Obviously, then, the events of the past year, good or bad, will weigh as heavily on a cantor or rabbi as they do on a congregant. But that weight is multiplied by the thousands of years of Jewish ritual, Jewish history that surround these services, and the greater complexity and sheer length of the liturgy and music.
“The musical liturgy is much more complicated and at a much higher level,” Cantor Goffin says. “A person who can daven on Shabbes [well enough to lead prayer] can’t daven at the level required for Rosh HaShanah and Yom Kippur. Just in terms of intensity and complexity, it’s a different world for a chazan.”
Cantor Goffin takes a practical approach.
“You have to be well-honed vocally,” he says. “I always say that it’s a mistake for cantors who reach the age of 40 or 50 to think they’ve ‘learned it.’ You still need a teacher or [vocal] coach. Look at Roger Federer or Novak Djokovic; they still travel with coaches to tournaments. Everyone needs to have someone watching him to make sure he doesn’t make errors. The vocal cords are two tiny muscles and they’re very prone to damage and injury. I study regularly and still go to a voice teacher.”
Just like the tennis champions, a cantor must warm up properly which, Cantor Goffin asserts, means devoting the month before to warming up. As Neville Cardus, the great British cricket writer and music critic, observed, “[D]isciplined technique is three-parts of any artistic or masterful achievement.”
Cantor Goffin says, “You have to work on your physical shape, go to the gym and your vocal instructor. When you walk into the shul you have to be in tip-top form.”
The preceding month, Elul, is also traditionally dedicated to exercise of a more spiritual nature, to the relentless self-examination that is the heart of teshuvah, the return to God. For a cantor, Cantor Horowitz suggests, that exercise is as essential as any physical or musical preparation.

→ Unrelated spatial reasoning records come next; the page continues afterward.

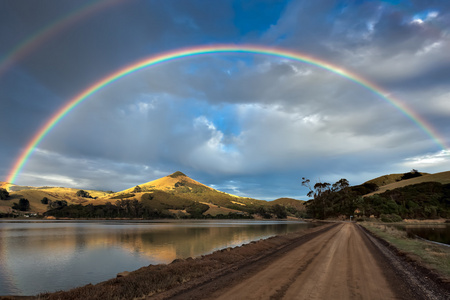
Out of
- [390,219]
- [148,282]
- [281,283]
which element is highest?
[281,283]

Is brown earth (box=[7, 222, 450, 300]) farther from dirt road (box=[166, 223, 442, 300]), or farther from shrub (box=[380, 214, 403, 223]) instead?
shrub (box=[380, 214, 403, 223])

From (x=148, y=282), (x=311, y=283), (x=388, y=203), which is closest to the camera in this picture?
(x=311, y=283)

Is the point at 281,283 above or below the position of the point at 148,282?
above

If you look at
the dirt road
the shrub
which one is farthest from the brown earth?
the shrub

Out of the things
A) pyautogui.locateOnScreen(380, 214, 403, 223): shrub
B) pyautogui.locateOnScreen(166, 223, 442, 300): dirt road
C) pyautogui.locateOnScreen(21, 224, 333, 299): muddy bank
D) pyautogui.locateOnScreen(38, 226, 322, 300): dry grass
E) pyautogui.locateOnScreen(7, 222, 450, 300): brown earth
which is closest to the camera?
pyautogui.locateOnScreen(166, 223, 442, 300): dirt road

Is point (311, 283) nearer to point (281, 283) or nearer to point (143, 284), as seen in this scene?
point (281, 283)

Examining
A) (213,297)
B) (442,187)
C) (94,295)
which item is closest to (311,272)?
(213,297)

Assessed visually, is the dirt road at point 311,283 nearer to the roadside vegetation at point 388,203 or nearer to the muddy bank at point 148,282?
the muddy bank at point 148,282

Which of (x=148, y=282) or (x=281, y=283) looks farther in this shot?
(x=148, y=282)

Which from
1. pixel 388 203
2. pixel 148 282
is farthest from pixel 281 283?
pixel 388 203

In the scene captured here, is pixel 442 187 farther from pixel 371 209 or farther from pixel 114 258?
pixel 114 258

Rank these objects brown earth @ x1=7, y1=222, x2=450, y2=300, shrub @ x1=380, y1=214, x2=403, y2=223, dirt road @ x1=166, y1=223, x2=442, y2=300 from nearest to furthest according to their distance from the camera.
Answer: dirt road @ x1=166, y1=223, x2=442, y2=300
brown earth @ x1=7, y1=222, x2=450, y2=300
shrub @ x1=380, y1=214, x2=403, y2=223

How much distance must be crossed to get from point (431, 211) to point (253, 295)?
146643 millimetres

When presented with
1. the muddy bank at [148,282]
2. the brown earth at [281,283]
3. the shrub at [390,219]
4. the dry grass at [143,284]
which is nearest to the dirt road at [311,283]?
the brown earth at [281,283]
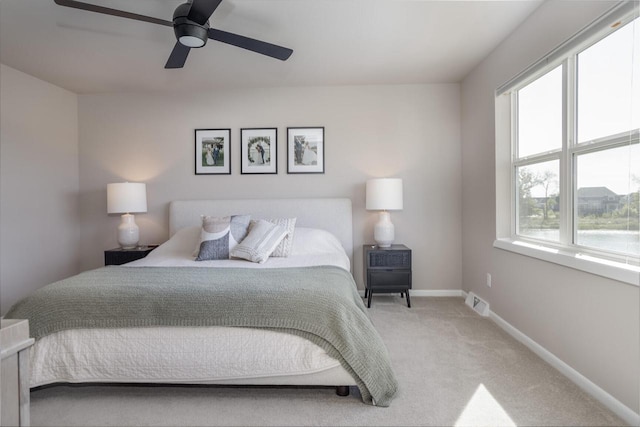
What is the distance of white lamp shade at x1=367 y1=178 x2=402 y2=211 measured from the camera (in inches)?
137

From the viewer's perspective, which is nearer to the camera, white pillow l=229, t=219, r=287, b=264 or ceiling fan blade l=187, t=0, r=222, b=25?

“[During the services] a good part of my brain is going to be preoccupied with page cues, connecting to the rabbi and the accompanist, to the technical things that ensure a flow of music and prayer,” she explains. “If I haven’t done the spiritual work ahead of time, it’s not going to happen. It’s a funny role: the cantor’s job is to be an intercessor between God and the congregation but the cantor is also a congregant. I don’t have luxury of examining my soul for the first time on Rosh HaShanah.”
On a purely technical level, the emotional intensity of these services can actually interfere with the cantor’s ability to communicate with the congregation and the Creator.
“The voice is so connected to your emotions,” Cantor Garfein points out, “You can use the emotions but you have to be mindful that they don’t impede on what you are trying to express. It’s a very fine line that we walk as cantors, to express the music and the text without becoming so emotional that you’re not physically able to convey what you need to.”
Inevitably there will be momentary slips, she concedes.
“Sometimes you can’t hold back,” Cantor Garfein says. “When you have that covenantal relationship [with the congregation] they will forgive you. You have to be in that space, sensing what the congregation feels or may need, in an ongoing conversation with them and God and your clergy partners. If you can be in the moment, if you are genuine and sincere, that is what will come through.”